_Excerpted passage_:

=-=-=-=-=

All good points. Especially, "The price to society is just too high otherwise."


Dan Bull has built a business that depends on partnering with a business entity that is extremely nervous about DMCA violations. That doesn't give him extra protections against DMCA violations.

When Don Imus was suspended by his employer for talking about nappy-headed hos on national radio, it wasn't a violation of Imus's free speech rights.

YouTube channels seem designed more for people who want to make money from pageviews than for people who want to make righteous stands for free speech. It seems up until very recently he liked that arrangement, but now he finds out that there's no free lunch.


It's not preventing him from expressing his views. It's preventing him from using specific sequences of words, images, and/or music that have been used by other people before. He can still express the thoughts behind those in his own words if he wishes to do so.

If I want, I can write my own novel about cloning dinosaurs. I cannot simply reprint Jurassic Park without permission.


Requiring originality is far too restrictive. For example: would only Martin Luther King be allowed to express his opinion, and absolutely no-one else? No, that hardly sounds like freedom.

The Universal Declaration of Human Rights, Article 19, makes no mention of originality:

"Everyone has the right to freedom of opinion and expression; this right includes freedom to hold opinions without interference and to seek, receive and impart information and ideas through any media and regardless of frontiers."

Intellectual monopoly seems inevitably basically in conflict with that. It is only possibly justifiable as a pragmatic exception.


> would only Martin Luther King be allowed to express his opinion

If you want to recreate his entire speech (or mostly his speech), you would indeed need to get his permission. Or that of his estate.

If King wished to give his speech away, it was entirely his right and prerogative to do so. For the instances that I am aware of, he did not. In fact, King published and sold many of his speeches via vinyl record.

You are allowed to have your own opinions and talk about them. Pretending that seeding The Avengers is you expressing your opinion doesn't really fool anyone.


If King wished to give his speech away

I'm a little young to remember, but wouldn't most of the civil rights rallies been "open to the public"? Even if King gave away his opinions as a sermon to his church, I'd bet that attendance was open to anyone who cared to go.

Isn't public oratory (a.k.a. "speeches") the most flagrant manner of "giving his speech away"?

Shouldn't the question be reversed: if King wanted to sell his opinions, shouldn't he have avoided public oratory in which he gave away those opinions without getting an NDA or some other kind of license agreement with the attendees?


> Isn't public oratory (a.k.a. "speeches") the most flagrant manner of "giving his speech away"?

Are Paul Simon's songs in the public domain because he did a concert in Central Park? (No.)

"I Have a Dream" is definitely owned by King's estate. King actively registered the copyright on it. This wasn't an accident. There is no doubt he wanted to keep on owning it.


> "Free speech" as a right is intended to protect your ability to pronounce your original thoughts, which may be unpopular.

You're begging the question.

=-=-=-=-=

_Data extracts_:
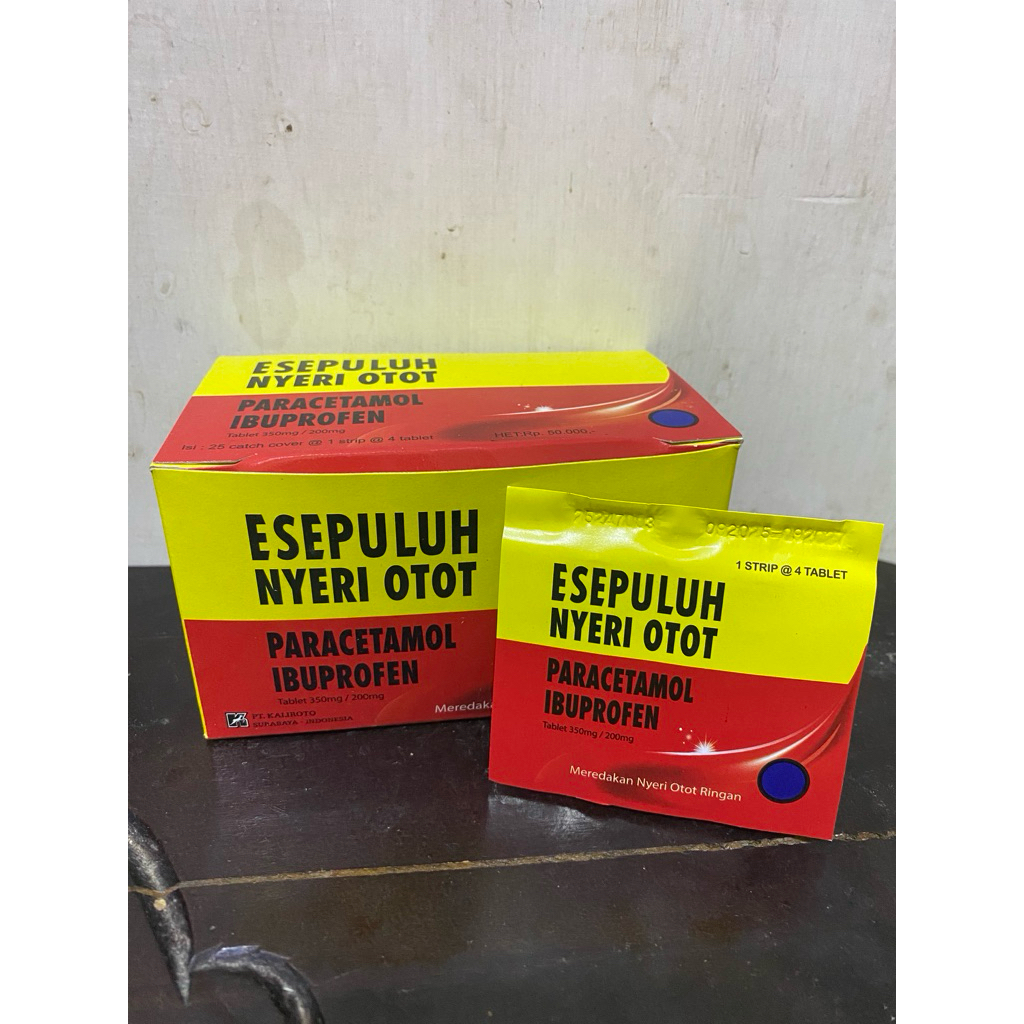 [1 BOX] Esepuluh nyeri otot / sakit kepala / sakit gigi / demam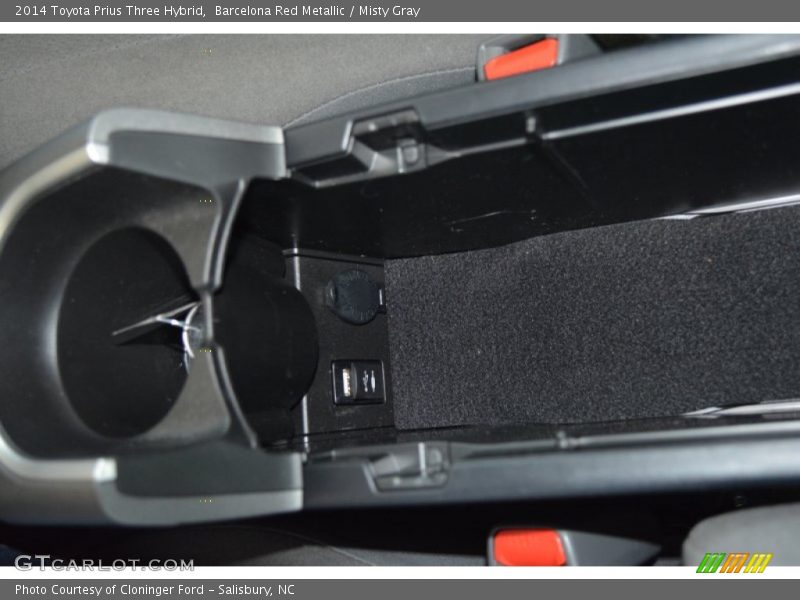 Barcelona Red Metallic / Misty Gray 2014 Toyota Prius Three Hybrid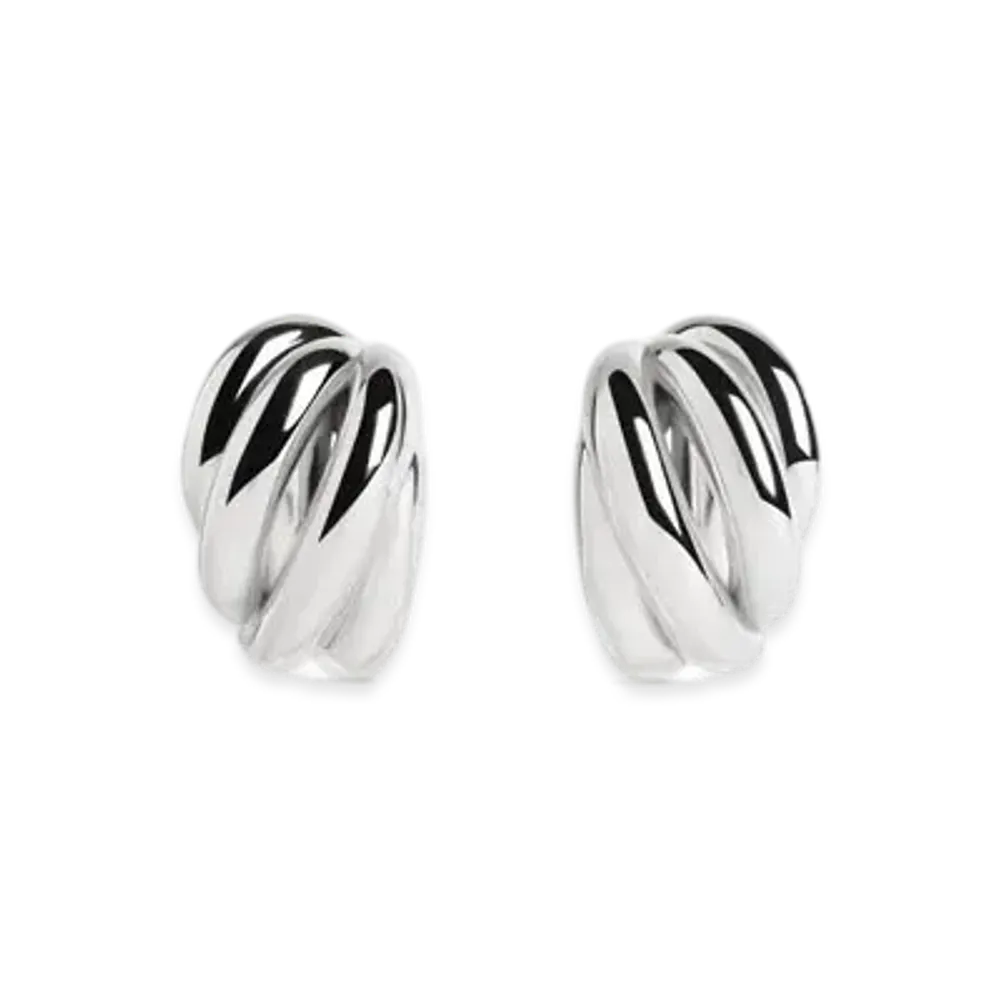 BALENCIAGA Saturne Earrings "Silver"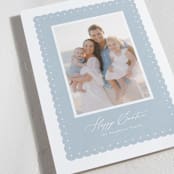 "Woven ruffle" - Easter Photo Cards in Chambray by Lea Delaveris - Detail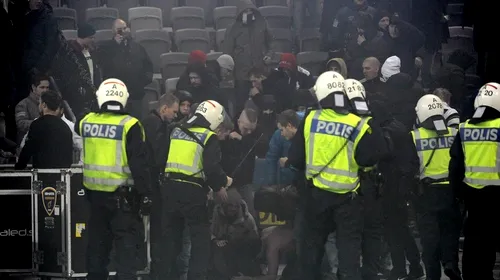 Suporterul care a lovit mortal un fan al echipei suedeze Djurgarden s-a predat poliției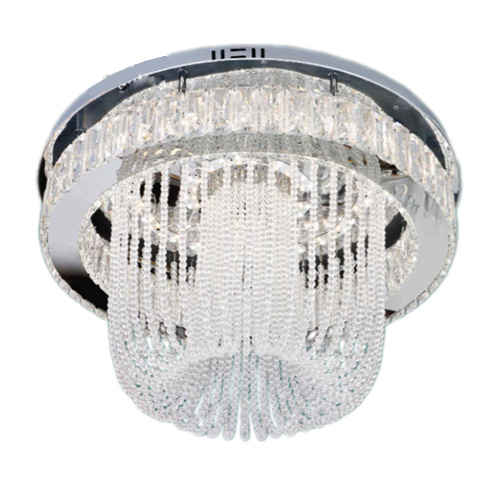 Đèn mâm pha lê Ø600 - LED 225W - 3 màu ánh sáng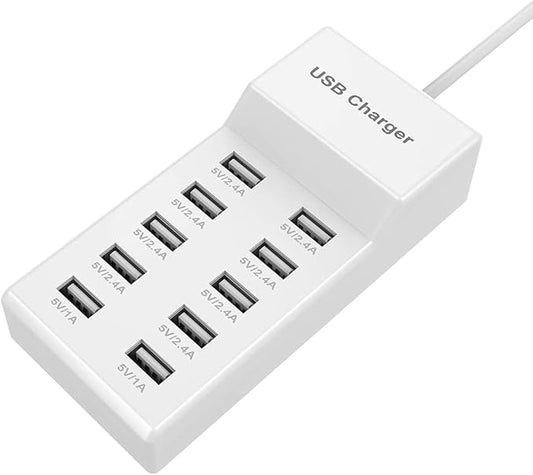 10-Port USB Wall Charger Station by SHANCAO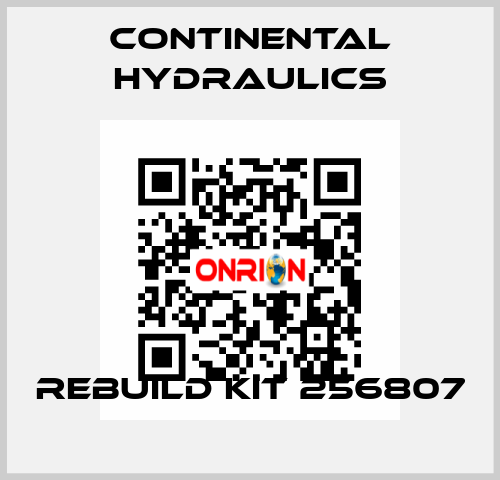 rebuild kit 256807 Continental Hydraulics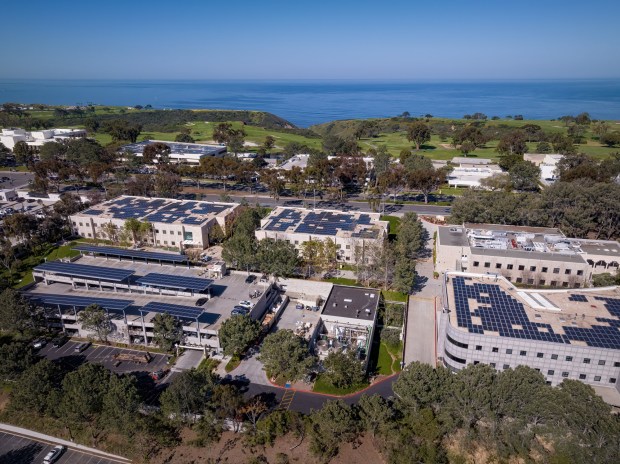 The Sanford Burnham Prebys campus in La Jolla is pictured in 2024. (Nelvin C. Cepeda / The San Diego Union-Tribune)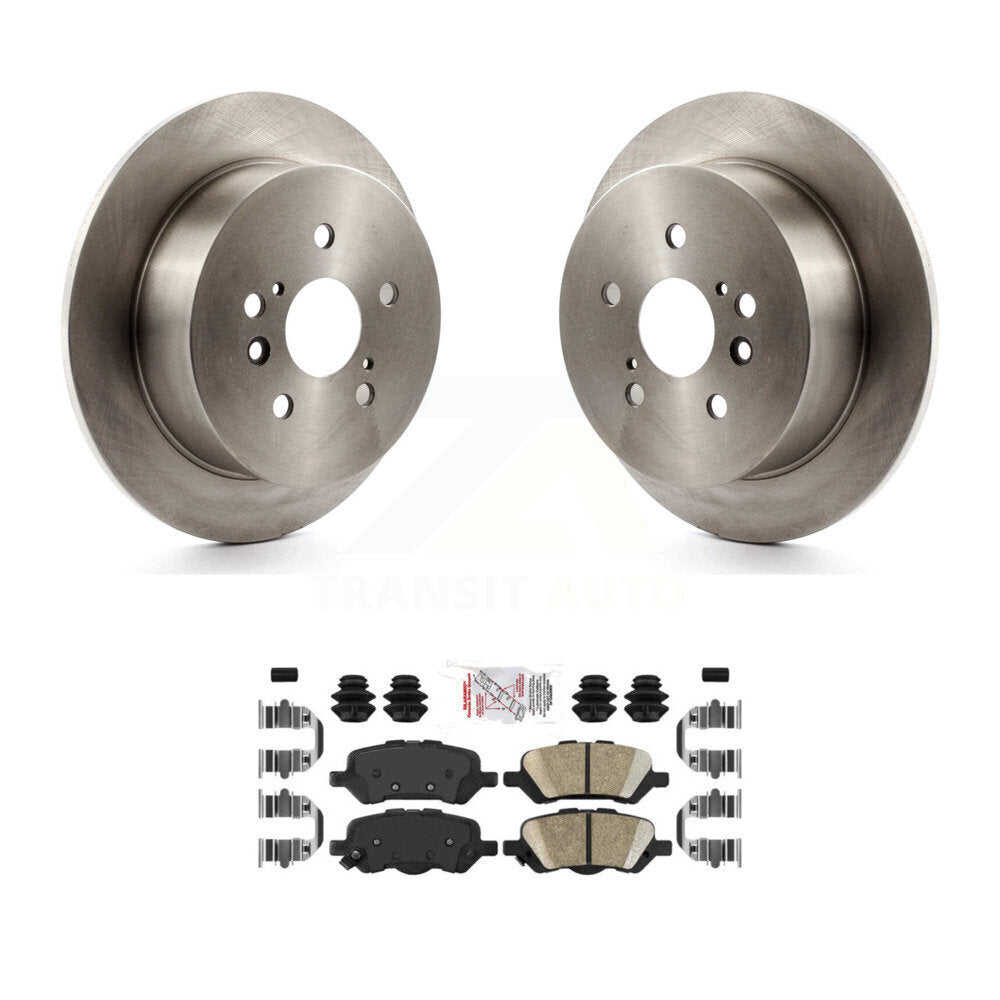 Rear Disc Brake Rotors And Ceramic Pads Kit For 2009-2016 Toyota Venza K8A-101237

=-=-=-=-=

_Problem set_:
1. Answer these questions using the copyright discussion:
(a) Which article of the Universal Declaration of Human Rights is cited?
(b) In what format did King publish and sell many of his speeches?
(c) Who registered the copyright on "I Have a Dream"?
2. Quote the copyright discussion word for word, starting with "All good points." and going on through "no free lunch.".

_Answers to the exercises_:
1.
(a) Article 19
(b) Vinyl records
(c) King

2.
All good points. Especially, "The price to society is just too high otherwise."


Dan Bull has built a business that depends on partnering with a business entity that is extremely nervous about DMCA violations. That doesn't give him extra protections against DMCA violations.

When Don Imus was suspended by his employer for talking about nappy-headed hos on national radio, it wasn't a violation of Imus's free speech rights.

YouTube channels seem designed more for people who want to make money from pageviews than for people who want to make righteous stands for free speech. It seems up until very recently he liked that arrangement, but now he finds out that there's no free lunch.